Human DNA levels in feces reflect gut inflammation and associate with presence of gut species in IBD patients across the age spectrum

Background: Feces represent a complex biological matrix that provides valuable information about intestinal physiology and gut microbial activity. Comprehensive fecal DNA sequencing is mostly utilized as a non-invasive way to profile the gut microbiome, and both clinical practice and research on inflammatory bowel diseases (IBD) would greatly benefit from accurate and non-invasive methods to monitor gut inflammation in IBD patients. In IBD, excessive immune cell recruitment and epithelial cell shedding in the gut increase the amount of human DNA in feces, making fecal DNA profiling a desirable approach to monitor gut inflammation dynamics. Methods: We used a combination of sequencing techniques to comprehensively characterize the fecal DNA diversity in a newly established cohort of pediatric IBD patients and controls (Pediatric cohort, N = 134 children, Israel). We performed methylation-based human cell-specific profiling together with shotgun metagenomics to characterize the human and the microbial DNA content in feces, respectively. Moreover, we included a large complementary external cohort including adult IBD patients and controls (Adult cohort, N = 689 adults, the Netherlands), not only to compare microbial patterns across the age spectrum, but also to extend our findings from the methylation-based profiling to the more broadly-available quantification of human DNA in metagenomic sequencing.

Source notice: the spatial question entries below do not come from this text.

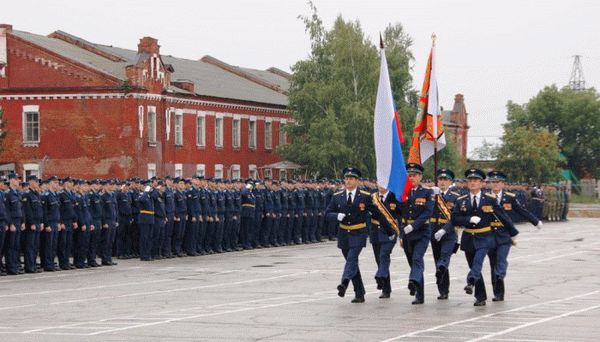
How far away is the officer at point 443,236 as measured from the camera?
18828mm

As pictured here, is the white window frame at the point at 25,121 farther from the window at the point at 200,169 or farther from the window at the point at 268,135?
the window at the point at 268,135

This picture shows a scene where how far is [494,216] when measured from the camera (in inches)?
733

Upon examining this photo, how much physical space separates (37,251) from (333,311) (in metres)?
10.9

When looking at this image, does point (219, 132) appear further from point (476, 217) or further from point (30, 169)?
point (476, 217)

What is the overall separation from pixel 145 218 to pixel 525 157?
4989 centimetres

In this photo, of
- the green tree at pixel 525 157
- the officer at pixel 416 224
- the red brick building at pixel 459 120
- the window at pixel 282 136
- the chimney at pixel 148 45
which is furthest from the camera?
the red brick building at pixel 459 120

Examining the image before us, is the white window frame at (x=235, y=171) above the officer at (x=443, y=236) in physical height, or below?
above

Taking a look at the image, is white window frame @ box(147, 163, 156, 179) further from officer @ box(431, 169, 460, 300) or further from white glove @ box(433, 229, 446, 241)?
white glove @ box(433, 229, 446, 241)

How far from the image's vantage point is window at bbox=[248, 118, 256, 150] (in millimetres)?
66688

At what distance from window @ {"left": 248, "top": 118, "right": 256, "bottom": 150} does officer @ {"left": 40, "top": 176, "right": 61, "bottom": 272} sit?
40155 millimetres

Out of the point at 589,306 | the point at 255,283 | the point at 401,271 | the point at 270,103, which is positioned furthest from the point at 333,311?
the point at 270,103

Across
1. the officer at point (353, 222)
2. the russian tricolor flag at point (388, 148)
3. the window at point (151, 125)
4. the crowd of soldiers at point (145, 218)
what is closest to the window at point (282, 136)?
the window at point (151, 125)

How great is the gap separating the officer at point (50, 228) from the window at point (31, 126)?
2953 cm

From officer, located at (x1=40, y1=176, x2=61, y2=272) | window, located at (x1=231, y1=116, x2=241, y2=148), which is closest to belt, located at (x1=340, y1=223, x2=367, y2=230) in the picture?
officer, located at (x1=40, y1=176, x2=61, y2=272)
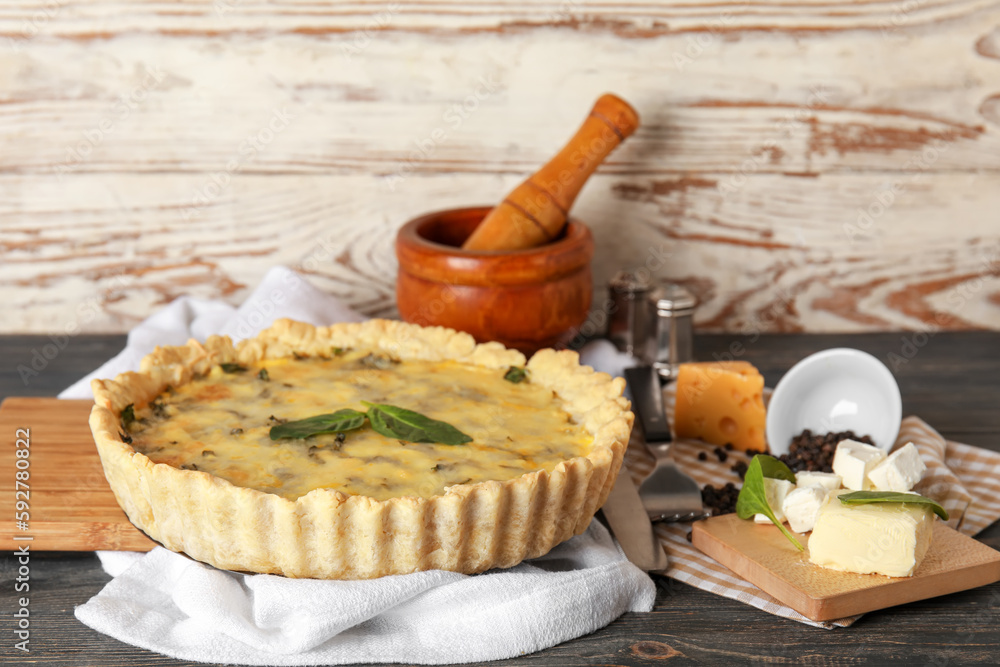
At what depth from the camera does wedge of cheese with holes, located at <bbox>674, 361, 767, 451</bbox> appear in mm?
2012

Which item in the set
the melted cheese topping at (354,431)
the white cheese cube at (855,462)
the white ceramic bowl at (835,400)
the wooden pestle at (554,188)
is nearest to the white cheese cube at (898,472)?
the white cheese cube at (855,462)

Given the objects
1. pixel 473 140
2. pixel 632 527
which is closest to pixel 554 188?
pixel 473 140

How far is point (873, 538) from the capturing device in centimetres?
144

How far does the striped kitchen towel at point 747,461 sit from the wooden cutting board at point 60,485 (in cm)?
92

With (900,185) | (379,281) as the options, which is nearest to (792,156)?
(900,185)

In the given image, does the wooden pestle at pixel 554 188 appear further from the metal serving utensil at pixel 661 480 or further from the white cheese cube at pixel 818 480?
the white cheese cube at pixel 818 480

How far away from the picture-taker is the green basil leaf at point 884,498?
143 centimetres

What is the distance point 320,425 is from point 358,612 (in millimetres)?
394

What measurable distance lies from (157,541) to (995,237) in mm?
2429

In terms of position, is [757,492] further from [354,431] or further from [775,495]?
[354,431]

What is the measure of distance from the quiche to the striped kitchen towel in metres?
0.20

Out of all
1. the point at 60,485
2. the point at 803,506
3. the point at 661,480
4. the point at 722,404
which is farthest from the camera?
the point at 722,404

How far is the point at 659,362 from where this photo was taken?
7.93 feet

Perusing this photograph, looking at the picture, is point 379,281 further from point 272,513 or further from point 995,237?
point 995,237
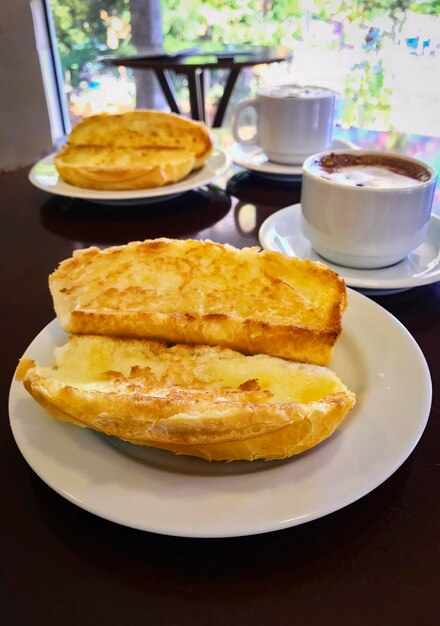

Results: We found that neutrophil DNA dominates fecal human DNA content in IBD patients, and our measurements were highly correlated with fecal calprotectin levels. Combining neutrophil and other cell type DNA fractions in one metric was able to distinguish between remissive and active cases of IBD. Human reads percentage by metagenomics was well correlated with disease severity and species richness, which had distinct trends in CD and UC over time. We used a combination of species richness, human DNA percentage, and microbiome composition data to predict IBD and distinguish CD from UC in both adult and pediatric IBD cohorts. Conclusions: The comprehensive characterization of human and microbiome fecal DNA is a useful approach to track immune response level and investigate the interaction that the immune system has with gut microbiome richness and composition over time, enriching opportunities for better disease monitoring and thus better treatment of IBD patients.